-------- ROWS --------
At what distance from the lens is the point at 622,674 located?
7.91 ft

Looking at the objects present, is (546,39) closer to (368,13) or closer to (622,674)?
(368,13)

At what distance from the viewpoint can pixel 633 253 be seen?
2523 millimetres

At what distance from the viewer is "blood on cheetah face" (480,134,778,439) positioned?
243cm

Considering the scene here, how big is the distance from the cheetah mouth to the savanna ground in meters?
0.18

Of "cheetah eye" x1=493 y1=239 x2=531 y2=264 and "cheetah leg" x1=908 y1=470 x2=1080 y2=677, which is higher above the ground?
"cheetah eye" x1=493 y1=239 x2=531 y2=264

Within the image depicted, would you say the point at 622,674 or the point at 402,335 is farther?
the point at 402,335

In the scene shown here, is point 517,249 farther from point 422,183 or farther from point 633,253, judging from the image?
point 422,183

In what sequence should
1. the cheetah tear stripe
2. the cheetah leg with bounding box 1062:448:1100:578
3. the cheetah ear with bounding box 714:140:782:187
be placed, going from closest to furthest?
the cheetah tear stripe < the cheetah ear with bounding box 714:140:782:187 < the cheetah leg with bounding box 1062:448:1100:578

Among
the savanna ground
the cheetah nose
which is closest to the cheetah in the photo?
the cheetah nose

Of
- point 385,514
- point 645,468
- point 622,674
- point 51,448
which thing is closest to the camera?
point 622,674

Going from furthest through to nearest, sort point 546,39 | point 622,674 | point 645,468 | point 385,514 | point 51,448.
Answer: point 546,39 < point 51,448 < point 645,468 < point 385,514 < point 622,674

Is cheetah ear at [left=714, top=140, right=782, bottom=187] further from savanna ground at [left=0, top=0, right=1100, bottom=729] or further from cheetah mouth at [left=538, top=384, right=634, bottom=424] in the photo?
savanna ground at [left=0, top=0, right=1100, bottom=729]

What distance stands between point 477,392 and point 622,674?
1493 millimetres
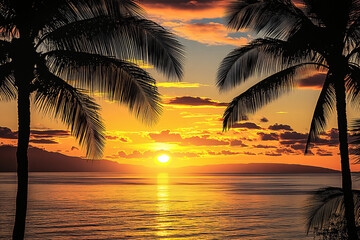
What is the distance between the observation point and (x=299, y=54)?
41.2ft

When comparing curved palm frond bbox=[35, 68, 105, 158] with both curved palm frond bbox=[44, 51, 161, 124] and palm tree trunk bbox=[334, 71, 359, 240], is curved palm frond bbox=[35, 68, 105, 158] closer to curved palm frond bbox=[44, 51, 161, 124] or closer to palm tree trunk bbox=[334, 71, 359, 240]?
curved palm frond bbox=[44, 51, 161, 124]

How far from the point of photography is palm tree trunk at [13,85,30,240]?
10422mm

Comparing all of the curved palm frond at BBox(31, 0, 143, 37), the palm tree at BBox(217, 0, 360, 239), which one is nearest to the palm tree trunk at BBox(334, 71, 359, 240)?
the palm tree at BBox(217, 0, 360, 239)

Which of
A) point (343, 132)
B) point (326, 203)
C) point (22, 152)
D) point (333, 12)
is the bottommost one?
point (326, 203)

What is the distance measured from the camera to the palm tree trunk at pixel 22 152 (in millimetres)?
10422

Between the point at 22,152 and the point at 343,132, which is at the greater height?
the point at 343,132

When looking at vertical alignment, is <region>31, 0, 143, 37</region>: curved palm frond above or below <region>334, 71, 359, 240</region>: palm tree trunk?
above

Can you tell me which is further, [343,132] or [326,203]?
[326,203]

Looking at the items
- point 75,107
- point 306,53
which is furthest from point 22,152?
point 306,53

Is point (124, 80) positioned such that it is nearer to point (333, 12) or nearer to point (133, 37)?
point (133, 37)

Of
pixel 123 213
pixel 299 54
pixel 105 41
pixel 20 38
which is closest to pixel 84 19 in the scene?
pixel 105 41

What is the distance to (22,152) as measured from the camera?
34.7ft

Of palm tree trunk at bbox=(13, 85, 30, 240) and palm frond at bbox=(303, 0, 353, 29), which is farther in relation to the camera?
palm frond at bbox=(303, 0, 353, 29)

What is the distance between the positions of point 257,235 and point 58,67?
A: 18.3 m
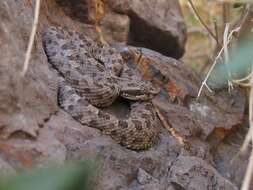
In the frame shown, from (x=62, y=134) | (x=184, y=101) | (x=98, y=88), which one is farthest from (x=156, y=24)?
(x=62, y=134)

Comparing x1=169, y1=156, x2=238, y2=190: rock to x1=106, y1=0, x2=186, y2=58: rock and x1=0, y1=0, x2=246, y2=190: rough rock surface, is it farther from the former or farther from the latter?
x1=106, y1=0, x2=186, y2=58: rock

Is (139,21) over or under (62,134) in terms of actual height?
under

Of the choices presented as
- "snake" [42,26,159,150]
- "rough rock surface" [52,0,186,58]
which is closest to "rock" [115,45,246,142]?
"snake" [42,26,159,150]

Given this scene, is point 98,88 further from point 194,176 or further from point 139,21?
point 139,21

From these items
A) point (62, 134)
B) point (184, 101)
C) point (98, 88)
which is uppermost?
point (62, 134)

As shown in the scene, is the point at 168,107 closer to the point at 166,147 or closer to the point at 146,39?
the point at 166,147

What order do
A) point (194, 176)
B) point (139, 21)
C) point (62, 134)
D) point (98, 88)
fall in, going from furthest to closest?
point (139, 21) < point (98, 88) < point (194, 176) < point (62, 134)

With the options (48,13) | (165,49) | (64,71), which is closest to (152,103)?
(64,71)
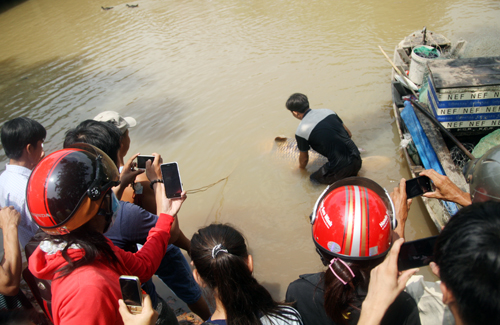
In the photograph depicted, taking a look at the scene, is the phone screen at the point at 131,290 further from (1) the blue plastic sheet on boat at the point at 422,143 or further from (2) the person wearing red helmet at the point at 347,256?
(1) the blue plastic sheet on boat at the point at 422,143

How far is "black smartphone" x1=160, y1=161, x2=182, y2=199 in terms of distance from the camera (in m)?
2.04

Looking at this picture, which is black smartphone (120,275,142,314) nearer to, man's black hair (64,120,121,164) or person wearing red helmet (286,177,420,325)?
person wearing red helmet (286,177,420,325)

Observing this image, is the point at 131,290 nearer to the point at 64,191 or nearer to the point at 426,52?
the point at 64,191

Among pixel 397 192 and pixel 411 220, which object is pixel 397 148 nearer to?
pixel 411 220

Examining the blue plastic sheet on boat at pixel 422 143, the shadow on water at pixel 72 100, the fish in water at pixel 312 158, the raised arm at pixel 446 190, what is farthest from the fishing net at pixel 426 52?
the shadow on water at pixel 72 100

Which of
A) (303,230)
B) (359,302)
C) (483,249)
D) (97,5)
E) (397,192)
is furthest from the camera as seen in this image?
(97,5)

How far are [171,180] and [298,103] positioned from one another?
2386 millimetres

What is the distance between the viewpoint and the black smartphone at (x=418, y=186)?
1980 millimetres

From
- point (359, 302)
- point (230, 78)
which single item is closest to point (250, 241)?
point (359, 302)

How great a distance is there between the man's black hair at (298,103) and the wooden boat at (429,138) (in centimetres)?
146

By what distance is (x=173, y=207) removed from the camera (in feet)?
6.64

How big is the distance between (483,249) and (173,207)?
5.31ft

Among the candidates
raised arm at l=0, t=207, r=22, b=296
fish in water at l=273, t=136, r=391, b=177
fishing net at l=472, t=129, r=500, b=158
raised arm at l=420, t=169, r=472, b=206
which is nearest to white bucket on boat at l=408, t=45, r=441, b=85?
fish in water at l=273, t=136, r=391, b=177

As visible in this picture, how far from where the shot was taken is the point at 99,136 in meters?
2.37
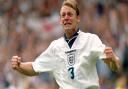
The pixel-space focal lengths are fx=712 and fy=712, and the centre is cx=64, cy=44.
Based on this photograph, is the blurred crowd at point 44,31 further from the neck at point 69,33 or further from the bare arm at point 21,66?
the neck at point 69,33

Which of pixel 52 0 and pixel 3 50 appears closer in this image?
pixel 3 50

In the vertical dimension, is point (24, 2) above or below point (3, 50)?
above

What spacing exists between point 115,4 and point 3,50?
263 centimetres

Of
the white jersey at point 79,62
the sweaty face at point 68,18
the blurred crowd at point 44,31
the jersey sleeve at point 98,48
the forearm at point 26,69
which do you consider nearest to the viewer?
the jersey sleeve at point 98,48

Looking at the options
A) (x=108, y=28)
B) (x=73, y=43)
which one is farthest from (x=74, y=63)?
(x=108, y=28)

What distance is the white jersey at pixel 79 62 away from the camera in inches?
297

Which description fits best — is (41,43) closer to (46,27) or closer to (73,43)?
(46,27)

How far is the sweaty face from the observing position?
7695 mm

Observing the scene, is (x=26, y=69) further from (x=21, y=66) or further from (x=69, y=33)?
(x=69, y=33)

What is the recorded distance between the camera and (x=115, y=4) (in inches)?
609

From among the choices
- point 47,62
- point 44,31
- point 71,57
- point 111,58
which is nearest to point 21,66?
point 47,62

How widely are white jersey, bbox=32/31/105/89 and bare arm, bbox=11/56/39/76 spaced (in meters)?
--------
THE PROBLEM ::
Copy the part of the listing that opens with the line containing "In the scene shown" and closes with the line containing "1493 millimetres", reproducing each line verbatim.

EXERCISE ANSWER ::
In the scene shown here, is point 517,249 farther from point 422,183 or farther from point 633,253, judging from the image?
point 422,183

In what sequence should
1. the cheetah tear stripe
2. the cheetah leg with bounding box 1062:448:1100:578
3. the cheetah ear with bounding box 714:140:782:187
be placed, going from closest to furthest?
the cheetah tear stripe < the cheetah ear with bounding box 714:140:782:187 < the cheetah leg with bounding box 1062:448:1100:578

Among
the savanna ground
the cheetah nose
which is closest to the cheetah in the photo?
the cheetah nose

Of
- point 385,514
- point 645,468
- point 622,674
- point 51,448
which thing is closest to the camera?
point 622,674

Going from furthest through to nearest, sort point 546,39 | point 622,674 | point 645,468 | point 385,514 | point 51,448.
Answer: point 546,39 < point 51,448 < point 645,468 < point 385,514 < point 622,674

Is cheetah ear at [left=714, top=140, right=782, bottom=187] further from savanna ground at [left=0, top=0, right=1100, bottom=729] or further from cheetah mouth at [left=538, top=384, right=634, bottom=424] in the photo?
savanna ground at [left=0, top=0, right=1100, bottom=729]

What distance stands between point 477,392 and point 622,674?
1493 millimetres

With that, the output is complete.